Von Rechts wegen Tatbestand:
Der Kläger nimmt die Beklagte wegen der Verwendung unzulässiger Abschalteinrichtungen in einem Kraftfahrzeug auf Schadensersatz in Anspruch.
Der Kläger erwarb im September 2019 von einem Dritten ein von der Beklagten hergestelltes gebrauchtes Kraftfahrzeug Mercedes-Benz GLK 220 CDI, das mit einem Dieselmotor der Baureihe OM 651 (Schadstoffklasse Euro 5) ausgerüstet ist.
Der Kläger hat zuletzt - unter Teilerledigterklärung des Rechtsstreits im Übrigen - die Zahlung von Schadensersatz in Höhe von 13.601,10 € nebst Zinsen Zug um Zug gegen Übergabe und Übereignung des Fahrzeugs sowie die Feststellung des Verzugs der Beklagten mit der Annahme des Fahrzeugs begehrt. Die Klage hatte vor dem Landgericht überwiegend Erfolg. Das Berufungsgericht hat die Klage auf die Berufung der Beklagten unter Zurückweisung der weitergehenden Berufung des Klägers abgewiesen. Mit der vom Berufungsgericht zugelassenen Revision verfolgt der Kläger seine Berufungsanträge weiter.
Entscheidungsgründe:
Die Revision des Klägers hat Erfolg.
I.
Das Berufungsgericht hat seine Entscheidung - soweit für das Revisionsverfahren von Bedeutung - im Wesentlichen wie folgt begründet:
Ein Schadensersatzanspruch aus § 826 BGB bestehe nicht. Eine sittenwidrige vorsätzliche Schädigung durch die Beklagte könne nicht festgestellt werden. Ein Anspruch des Klägers aus § 823 Abs. 2 BGB in Verbindung mit § 6 Abs. 1, § 27 Abs. 1 EG-FGV oder mit Vorschriften der Verordnung (EG) Nr. 715/2007 oder der Durchführungsverordnung (EG) Nr. 692/2008 scheide bereits deshalb aus, weil diese Normen keine Schutzgesetze im Sinne von § 823 Abs. 2 BGB seien.
II.
Diese Erwägungen halten der Überprüfung im Revisionsverfahren teilweise nicht stand.

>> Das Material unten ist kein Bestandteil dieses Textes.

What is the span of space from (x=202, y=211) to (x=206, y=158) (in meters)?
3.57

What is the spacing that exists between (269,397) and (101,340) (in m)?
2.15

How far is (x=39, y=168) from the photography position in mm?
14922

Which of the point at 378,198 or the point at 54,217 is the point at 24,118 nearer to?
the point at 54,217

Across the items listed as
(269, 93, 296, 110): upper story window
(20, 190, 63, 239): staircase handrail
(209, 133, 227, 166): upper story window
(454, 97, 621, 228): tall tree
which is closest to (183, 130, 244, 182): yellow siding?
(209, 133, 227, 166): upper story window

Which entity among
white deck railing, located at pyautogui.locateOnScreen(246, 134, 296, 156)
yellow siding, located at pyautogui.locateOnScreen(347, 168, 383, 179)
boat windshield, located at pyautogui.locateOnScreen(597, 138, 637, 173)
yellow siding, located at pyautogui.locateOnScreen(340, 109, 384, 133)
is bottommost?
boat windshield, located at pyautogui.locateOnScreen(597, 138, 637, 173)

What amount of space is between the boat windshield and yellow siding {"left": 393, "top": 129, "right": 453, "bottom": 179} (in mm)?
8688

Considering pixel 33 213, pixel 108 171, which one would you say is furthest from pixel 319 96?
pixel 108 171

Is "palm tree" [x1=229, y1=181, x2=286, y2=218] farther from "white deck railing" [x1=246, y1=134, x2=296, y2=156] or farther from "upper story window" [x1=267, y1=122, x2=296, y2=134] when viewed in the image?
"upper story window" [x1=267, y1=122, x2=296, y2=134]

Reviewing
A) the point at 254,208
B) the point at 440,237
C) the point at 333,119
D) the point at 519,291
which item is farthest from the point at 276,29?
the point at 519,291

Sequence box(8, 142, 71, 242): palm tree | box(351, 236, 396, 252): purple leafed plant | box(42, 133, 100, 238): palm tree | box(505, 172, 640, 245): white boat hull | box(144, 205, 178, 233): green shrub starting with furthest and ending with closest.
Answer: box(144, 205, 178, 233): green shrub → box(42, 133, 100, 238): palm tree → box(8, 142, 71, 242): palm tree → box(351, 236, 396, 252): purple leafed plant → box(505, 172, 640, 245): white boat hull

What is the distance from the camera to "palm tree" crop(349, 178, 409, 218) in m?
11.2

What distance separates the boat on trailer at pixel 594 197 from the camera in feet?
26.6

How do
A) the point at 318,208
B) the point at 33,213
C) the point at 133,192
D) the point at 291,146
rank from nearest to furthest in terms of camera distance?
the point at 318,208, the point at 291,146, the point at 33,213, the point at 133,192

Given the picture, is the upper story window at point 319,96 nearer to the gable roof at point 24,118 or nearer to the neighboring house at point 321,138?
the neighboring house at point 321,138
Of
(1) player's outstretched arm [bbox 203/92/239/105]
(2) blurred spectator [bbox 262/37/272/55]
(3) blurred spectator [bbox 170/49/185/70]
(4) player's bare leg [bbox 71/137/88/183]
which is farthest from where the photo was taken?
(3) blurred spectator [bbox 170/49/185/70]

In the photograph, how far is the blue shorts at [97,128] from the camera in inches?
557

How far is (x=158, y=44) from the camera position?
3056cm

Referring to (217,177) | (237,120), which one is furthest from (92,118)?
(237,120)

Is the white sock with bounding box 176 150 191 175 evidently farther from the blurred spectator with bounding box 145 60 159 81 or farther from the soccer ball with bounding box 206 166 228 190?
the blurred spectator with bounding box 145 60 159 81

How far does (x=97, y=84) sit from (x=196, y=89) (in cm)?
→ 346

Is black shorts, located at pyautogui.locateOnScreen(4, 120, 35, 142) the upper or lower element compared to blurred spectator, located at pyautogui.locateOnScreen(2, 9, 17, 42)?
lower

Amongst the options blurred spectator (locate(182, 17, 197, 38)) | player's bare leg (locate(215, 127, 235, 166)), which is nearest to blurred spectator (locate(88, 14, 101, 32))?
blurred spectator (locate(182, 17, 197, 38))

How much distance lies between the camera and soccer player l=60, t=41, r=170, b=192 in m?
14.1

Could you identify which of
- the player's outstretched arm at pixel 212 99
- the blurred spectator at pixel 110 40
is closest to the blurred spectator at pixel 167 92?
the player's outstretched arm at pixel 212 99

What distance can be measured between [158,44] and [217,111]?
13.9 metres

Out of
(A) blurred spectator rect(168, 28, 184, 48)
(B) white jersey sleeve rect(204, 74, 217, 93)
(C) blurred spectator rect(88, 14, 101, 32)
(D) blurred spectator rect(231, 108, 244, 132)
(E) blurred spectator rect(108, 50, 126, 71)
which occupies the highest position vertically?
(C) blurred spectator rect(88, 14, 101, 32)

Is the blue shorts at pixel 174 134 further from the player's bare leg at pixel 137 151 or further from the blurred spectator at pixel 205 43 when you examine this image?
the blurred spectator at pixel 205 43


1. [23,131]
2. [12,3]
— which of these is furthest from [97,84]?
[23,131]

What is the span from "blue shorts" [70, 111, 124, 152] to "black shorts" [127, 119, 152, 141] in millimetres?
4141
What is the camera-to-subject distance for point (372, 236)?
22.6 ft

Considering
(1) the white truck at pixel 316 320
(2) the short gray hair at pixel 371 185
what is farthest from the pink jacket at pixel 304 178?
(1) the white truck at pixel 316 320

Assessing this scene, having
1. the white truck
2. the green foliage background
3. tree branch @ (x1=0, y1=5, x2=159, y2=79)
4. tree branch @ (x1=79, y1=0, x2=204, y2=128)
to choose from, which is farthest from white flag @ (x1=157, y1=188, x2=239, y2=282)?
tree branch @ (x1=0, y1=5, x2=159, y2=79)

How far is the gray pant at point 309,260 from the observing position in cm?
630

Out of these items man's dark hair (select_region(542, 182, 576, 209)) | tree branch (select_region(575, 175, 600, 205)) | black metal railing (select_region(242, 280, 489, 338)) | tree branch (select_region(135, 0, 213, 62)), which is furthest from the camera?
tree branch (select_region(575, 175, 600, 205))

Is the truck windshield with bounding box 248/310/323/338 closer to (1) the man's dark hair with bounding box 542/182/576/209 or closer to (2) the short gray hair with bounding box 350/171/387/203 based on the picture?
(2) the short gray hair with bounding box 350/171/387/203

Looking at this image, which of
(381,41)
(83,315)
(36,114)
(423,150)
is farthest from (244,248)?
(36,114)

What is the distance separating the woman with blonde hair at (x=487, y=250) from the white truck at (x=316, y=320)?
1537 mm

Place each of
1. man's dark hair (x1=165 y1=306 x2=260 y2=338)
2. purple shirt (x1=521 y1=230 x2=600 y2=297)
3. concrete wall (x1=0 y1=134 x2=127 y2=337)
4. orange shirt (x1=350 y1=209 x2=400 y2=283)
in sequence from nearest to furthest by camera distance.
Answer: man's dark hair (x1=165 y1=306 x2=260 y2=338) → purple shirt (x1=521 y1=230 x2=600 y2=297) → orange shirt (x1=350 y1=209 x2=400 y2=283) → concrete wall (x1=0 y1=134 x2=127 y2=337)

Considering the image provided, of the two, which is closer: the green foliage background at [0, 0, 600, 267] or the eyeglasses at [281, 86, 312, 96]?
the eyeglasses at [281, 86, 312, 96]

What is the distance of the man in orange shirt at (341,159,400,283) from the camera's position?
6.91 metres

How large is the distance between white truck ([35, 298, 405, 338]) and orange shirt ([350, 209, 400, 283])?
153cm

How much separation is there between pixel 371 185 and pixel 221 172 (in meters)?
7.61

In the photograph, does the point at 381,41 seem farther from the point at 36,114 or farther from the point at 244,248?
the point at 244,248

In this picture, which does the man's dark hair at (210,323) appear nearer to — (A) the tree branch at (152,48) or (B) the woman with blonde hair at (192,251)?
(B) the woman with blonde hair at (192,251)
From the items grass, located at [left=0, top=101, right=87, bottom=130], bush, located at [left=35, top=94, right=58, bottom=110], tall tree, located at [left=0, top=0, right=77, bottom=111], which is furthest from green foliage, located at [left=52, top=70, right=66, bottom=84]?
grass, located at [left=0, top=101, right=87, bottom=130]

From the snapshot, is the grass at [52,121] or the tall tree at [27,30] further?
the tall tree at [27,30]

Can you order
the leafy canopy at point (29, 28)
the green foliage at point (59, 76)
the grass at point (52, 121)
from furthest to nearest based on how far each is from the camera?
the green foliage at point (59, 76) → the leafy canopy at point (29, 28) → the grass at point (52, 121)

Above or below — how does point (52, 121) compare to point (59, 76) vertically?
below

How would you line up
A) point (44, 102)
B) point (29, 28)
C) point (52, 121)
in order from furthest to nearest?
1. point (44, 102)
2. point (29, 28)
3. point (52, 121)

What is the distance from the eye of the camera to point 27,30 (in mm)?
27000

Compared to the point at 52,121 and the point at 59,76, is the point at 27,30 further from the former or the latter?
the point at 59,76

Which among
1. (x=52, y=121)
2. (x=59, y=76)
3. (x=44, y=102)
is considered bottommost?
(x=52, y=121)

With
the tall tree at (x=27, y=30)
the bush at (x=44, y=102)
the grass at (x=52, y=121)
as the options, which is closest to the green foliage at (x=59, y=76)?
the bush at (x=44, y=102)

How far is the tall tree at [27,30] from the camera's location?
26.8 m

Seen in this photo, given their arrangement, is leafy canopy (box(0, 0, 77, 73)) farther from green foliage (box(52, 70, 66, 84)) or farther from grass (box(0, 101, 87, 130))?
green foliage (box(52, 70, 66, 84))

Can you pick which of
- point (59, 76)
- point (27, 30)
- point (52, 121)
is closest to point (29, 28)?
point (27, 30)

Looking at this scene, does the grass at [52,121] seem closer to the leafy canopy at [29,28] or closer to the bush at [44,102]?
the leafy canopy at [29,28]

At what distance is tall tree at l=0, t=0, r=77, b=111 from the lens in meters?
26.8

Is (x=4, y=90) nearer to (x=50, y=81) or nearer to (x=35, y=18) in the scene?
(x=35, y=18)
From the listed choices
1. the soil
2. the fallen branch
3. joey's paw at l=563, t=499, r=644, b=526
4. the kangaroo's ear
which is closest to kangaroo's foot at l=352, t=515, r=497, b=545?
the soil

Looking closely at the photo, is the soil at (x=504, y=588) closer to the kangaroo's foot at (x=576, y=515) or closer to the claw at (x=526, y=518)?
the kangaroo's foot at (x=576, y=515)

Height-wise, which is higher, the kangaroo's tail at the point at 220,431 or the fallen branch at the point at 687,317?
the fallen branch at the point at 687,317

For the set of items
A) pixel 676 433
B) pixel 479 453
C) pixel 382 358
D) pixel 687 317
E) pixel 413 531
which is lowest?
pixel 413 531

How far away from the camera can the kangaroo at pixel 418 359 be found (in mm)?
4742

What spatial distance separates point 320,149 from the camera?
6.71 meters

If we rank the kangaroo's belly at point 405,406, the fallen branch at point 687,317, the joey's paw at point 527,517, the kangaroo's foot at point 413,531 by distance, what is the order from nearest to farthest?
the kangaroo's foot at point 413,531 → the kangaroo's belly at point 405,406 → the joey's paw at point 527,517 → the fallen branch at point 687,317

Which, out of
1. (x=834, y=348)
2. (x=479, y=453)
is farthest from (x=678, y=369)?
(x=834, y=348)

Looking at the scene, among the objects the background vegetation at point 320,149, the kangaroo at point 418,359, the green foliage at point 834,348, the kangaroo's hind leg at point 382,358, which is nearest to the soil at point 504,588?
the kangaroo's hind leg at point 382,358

1. Es begegnet keinen revisionsrechtlichen Bedenken, dass das Berufungsgericht eine Haftung der Beklagten aus §§ 826, 31 BGB verneint hat. Die Revision erhebt insoweit auch keine Einwände.
2. Nicht frei von Rechtsfehlern sind allerdings die Erwägungen des Berufungsgerichts zu einem Schadensersatzanspruch des Klägers aus § 823 Abs. 2 BGB in Verbindung mit § 6 Abs. 1, § 27 Abs. 1 EG-FGV.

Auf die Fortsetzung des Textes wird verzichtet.